Existing die casting machines can be modified to incorporate the exemplary supplemental die locking or clamping systems described herein. Dies for die casting machines can also be created with the exemplary supplemental locking systems built-in or with features that facilitate the easy attachment of the exemplary systems described herein.
An exemplary die casting machine includes a stationary mold half or cover and a moveable mold half or ejector that can be moved by a suitable actuator to close against the stationary mold half or cover. An exemplary die locking system includes a locking post or pin attached to one mold or die half and a locking cam secured to the opposite mold or die half. The die locking system—i.e., the locking posts or pins, the locking cams, and actuators for actuating the locking cams—can be removably attached to the dies or molds such that the same die locking system can be used across a wide variety of dies or molds. The attachment of the locking posts or pins, the locking cams, and actuators can be attached to a die or mold half via a quick-change system to facilitate easy removal and replacement of these components. While the exemplary die locking systems disclosed herein can be used on a wide variety of molds or dies, the components of the die locking system can also be sized for a particular mold or die based on the mold or die size and the supplemental forces required.

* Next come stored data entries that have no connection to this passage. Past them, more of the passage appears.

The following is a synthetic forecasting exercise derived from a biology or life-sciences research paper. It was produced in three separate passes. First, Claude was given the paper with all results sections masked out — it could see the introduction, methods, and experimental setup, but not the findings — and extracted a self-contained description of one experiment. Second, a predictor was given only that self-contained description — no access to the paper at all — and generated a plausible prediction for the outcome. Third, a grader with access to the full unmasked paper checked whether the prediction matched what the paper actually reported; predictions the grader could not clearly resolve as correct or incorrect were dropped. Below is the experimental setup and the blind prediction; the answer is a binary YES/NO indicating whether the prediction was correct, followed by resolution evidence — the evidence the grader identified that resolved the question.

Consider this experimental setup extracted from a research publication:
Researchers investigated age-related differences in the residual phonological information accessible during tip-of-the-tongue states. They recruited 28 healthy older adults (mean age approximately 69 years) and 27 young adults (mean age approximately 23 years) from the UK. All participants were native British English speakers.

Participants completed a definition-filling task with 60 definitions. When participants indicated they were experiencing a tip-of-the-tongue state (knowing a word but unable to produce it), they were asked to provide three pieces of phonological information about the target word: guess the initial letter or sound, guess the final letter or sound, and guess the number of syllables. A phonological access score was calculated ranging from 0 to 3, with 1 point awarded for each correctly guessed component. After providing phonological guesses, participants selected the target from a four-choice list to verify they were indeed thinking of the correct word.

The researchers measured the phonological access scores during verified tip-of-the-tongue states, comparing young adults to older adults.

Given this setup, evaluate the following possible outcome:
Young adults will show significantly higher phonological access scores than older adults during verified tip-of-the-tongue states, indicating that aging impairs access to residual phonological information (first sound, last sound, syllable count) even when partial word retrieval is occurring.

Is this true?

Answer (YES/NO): YES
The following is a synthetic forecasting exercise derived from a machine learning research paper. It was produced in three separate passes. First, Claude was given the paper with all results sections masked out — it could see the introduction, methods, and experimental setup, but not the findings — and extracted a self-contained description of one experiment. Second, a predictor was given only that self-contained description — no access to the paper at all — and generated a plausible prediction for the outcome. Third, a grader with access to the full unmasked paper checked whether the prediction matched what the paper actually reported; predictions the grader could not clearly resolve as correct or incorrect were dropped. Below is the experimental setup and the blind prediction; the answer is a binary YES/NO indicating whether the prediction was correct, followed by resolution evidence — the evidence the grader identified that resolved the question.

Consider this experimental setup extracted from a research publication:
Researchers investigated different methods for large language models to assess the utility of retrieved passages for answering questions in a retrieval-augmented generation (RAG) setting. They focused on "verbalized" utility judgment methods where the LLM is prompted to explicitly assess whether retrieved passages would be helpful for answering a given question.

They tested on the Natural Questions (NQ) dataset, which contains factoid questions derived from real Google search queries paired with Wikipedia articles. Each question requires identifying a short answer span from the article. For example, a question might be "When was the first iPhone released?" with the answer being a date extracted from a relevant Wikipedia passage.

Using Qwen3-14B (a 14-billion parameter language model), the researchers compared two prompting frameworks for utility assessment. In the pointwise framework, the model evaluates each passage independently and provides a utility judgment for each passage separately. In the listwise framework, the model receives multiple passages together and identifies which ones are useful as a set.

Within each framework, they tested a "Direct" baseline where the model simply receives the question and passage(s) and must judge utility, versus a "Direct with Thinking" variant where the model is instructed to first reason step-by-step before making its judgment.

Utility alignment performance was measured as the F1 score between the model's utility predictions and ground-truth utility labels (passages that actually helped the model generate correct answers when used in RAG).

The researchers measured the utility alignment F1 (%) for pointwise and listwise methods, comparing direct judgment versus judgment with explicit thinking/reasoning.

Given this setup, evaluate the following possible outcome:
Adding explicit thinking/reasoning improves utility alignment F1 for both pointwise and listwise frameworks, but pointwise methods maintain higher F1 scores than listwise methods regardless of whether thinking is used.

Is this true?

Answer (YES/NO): NO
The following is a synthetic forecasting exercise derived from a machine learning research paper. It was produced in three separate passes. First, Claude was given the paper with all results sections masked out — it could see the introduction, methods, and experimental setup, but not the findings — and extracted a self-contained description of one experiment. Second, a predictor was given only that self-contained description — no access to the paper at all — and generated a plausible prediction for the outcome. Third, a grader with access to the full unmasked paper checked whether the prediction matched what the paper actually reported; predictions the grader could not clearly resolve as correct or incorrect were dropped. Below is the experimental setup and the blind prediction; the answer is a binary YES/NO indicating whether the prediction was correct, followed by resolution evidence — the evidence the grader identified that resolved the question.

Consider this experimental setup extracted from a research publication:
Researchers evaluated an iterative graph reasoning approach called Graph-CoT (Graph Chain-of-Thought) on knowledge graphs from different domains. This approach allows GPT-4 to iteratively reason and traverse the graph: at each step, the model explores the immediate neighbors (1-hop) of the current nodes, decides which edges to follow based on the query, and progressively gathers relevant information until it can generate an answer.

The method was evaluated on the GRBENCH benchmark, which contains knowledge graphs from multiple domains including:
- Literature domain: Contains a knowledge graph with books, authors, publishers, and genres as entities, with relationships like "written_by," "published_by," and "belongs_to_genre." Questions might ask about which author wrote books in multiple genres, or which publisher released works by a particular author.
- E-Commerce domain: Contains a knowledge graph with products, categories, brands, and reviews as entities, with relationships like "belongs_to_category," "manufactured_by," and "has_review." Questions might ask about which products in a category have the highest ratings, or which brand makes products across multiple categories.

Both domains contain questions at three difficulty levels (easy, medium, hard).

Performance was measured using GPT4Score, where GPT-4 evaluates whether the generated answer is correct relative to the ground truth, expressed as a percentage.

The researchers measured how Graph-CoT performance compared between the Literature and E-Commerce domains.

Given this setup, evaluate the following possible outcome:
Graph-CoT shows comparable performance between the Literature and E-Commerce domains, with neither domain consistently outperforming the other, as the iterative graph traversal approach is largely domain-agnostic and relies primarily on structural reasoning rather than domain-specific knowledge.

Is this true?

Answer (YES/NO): NO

When the die halves are closed together, the locking cam is actuated to engage the locking post or pin, thereby mechanically locking the two die halves together. The engagement surfaces of the locking post or pin and the locking cam can include a slope so that force applied to the locking cam is transformed into additional closing force via the locking post or pin. When the die locking system is locked, the pressure of the hydraulic actuator used to actuate the locking cams can be monitored to calculate the supplemental locking force transferred through the locking cams to the locking posts or pins. Thus, a control system for the die press and die locking system can measure and control the supplemental locking forces being applied to the die or mold halves via the die locking system. The control system can also consider the required clamping and locking forces and can prohibit operation of the die press if insufficient locking force is available from the installed die locking system—i.e., the control system can check whether a properly sized die locking system has been installed for the desired casting pressure and mold or die size.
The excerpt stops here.